Your job is to report every line of the entries that has "similarly".

§ Stored items
'''

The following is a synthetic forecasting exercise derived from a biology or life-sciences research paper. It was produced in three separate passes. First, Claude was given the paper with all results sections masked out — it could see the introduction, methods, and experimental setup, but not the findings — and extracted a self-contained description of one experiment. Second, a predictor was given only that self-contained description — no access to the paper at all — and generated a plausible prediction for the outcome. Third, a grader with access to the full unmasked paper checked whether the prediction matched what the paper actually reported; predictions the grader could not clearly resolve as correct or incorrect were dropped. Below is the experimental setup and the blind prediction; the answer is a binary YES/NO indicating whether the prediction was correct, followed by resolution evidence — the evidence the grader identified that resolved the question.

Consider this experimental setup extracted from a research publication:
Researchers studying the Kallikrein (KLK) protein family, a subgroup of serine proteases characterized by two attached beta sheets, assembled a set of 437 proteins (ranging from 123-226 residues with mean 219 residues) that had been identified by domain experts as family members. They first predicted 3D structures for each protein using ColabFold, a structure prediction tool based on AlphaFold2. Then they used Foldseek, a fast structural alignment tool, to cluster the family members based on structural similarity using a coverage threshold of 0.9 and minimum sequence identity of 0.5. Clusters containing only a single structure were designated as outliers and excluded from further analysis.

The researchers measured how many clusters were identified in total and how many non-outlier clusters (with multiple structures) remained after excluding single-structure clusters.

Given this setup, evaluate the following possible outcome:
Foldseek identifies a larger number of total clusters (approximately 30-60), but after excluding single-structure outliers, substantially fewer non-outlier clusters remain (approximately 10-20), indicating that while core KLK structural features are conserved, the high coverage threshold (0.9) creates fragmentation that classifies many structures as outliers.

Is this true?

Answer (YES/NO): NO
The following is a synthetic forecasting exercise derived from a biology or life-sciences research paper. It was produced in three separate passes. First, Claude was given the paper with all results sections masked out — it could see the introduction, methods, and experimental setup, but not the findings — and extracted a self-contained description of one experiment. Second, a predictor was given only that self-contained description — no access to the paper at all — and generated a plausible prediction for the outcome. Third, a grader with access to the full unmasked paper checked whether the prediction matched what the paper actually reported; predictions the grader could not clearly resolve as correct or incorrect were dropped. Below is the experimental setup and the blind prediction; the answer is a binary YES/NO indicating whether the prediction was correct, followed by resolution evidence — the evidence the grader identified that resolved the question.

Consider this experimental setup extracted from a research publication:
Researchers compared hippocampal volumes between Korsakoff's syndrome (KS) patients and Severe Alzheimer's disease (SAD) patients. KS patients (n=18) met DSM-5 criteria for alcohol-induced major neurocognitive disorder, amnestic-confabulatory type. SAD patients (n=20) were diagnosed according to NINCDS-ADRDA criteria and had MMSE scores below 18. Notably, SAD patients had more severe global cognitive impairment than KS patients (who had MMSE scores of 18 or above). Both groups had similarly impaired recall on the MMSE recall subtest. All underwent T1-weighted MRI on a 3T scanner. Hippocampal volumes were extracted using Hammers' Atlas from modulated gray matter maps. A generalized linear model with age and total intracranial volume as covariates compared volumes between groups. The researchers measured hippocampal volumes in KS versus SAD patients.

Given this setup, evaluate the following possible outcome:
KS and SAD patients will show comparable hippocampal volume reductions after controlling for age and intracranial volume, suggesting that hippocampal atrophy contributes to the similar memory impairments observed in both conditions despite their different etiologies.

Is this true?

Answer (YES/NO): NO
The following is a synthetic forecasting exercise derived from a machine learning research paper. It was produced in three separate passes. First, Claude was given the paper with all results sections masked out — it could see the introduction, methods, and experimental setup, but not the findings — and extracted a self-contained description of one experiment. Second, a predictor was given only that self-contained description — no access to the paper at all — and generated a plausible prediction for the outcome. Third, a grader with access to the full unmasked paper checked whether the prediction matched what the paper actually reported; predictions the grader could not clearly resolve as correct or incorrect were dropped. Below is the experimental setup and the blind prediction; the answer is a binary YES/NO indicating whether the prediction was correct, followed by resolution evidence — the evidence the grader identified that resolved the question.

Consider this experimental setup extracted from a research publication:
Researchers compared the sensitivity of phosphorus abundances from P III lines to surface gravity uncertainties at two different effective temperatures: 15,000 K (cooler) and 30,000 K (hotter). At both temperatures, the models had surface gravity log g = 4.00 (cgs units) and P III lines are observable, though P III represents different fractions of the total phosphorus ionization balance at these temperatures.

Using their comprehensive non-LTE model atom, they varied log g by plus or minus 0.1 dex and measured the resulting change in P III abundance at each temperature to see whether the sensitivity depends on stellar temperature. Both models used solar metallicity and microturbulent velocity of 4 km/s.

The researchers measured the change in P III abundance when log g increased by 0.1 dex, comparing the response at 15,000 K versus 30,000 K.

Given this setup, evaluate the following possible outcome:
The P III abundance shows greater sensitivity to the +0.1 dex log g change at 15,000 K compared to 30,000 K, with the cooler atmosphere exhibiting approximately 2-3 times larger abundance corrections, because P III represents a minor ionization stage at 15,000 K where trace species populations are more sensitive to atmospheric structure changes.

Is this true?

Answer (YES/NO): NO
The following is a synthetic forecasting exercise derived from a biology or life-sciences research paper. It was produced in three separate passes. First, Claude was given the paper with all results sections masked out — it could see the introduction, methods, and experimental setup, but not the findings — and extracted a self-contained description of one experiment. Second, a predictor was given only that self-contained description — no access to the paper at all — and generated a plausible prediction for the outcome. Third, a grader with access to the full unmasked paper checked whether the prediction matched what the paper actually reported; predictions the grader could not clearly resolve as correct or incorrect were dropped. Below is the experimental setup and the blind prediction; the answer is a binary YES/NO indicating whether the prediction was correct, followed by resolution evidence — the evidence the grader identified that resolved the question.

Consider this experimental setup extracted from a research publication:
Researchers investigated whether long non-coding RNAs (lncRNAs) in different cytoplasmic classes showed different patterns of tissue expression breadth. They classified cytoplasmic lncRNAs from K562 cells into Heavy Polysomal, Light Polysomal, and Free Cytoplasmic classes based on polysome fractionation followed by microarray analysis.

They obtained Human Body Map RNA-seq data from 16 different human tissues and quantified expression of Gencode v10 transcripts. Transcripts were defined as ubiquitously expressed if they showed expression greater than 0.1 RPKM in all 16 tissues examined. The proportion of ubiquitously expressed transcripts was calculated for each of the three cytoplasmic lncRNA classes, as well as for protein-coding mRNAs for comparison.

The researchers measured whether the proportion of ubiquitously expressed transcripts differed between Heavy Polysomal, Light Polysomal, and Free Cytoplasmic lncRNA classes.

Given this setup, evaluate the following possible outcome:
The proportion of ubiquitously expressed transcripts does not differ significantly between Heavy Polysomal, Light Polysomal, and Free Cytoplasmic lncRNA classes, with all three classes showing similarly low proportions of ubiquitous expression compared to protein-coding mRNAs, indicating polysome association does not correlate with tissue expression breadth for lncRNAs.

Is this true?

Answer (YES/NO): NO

'''

§ EXERCISE RESULT
Researchers compared hippocampal volumes between Korsakoff's syndrome (KS) patients and Severe Alzheimer's disease (SAD) patients. KS patients (n=18) met DSM-5 criteria for alcohol-induced major neurocognitive disorder, amnestic-confabulatory type. SAD patients (n=20) were diagnosed according to NINCDS-ADRDA criteria and had MMSE scores below 18. Notably, SAD patients had more severe global cognitive impairment than KS patients (who had MMSE scores of 18 or above). Both groups had similarly impaired recall on the MMSE recall subtest. All underwent T1-weighted MRI on a 3T scanner. Hippocampal volumes were extracted using Hammers' Atlas from modulated gray matter maps. A generalized linear model with age and total intracranial volume as covariates compared volumes between groups. The researchers measured hippocampal volumes in KS versus SAD patients.
The proportion of ubiquitously expressed transcripts does not differ significantly between Heavy Polysomal, Light Polysomal, and Free Cytoplasmic lncRNA classes, with all three classes showing similarly low proportions of ubiquitous expression compared to protein-coding mRNAs, indicating polysome association does not correlate with tissue expression breadth for lncRNAs.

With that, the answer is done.